The O-line, which I had serious concerns about when the season started, is an outright  dumpster fire; at least two of Newton’s four interceptions today were caused by protection failures.

The D-line has been so bad at stopping or slowing the run that it has made the league’s best linebacking corps look mediocre.

The secondary continues to give up yardage in big chunks.

Cam was Bad Cam again today, although both my daughter and I independently decided that he might be playing with a lot of shoulder pain. Putting Heinike in for the Hail Mary does nothing to alleviate this suspicion.

This season, which started off so promising, may well end up being just another mediocre Panthers 7-9 season. And there’s a nontrivial chance that the Panthers will lose out to finish 6-10.

I know that defensive coordinator Eric Washington is one of Rivera’s guys and that Rivera is very loyal to his guys, but the fact that Rivera took over the defensive play calling is all you need to know: Washington needs to go, now.
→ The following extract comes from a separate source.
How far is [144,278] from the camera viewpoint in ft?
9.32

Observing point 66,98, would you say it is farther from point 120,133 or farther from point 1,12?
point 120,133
But what else needs to happen?

Norv Turner’s offense has shown encouraging flashes of brilliance. But since the Pittsburgh game, it has largely underperformed. Given the level of talent, the number of weapons in this offense, it should have been scoring close to 30 points per game. It has come close only once, vs. Seattle. On the one hand, I think Turner should have another year to prove his system can score. On the other, this might finally be the year Rivera goes, and I imagine that owner David Tepper would want to let his new head coach pick his own coordinators.

This year is a washout, and this team has a major rebuilding task ahead in the offseason. Marty Hurney has had a good eye for first-round picks, but history suggests that a major rebuilding initiative is simply beyond him — his later-round picks will be busts and he will get the team back into salary-cap trouble. We’ve had some wild turnover in this spot, but it might be time for a clean slate all the way around.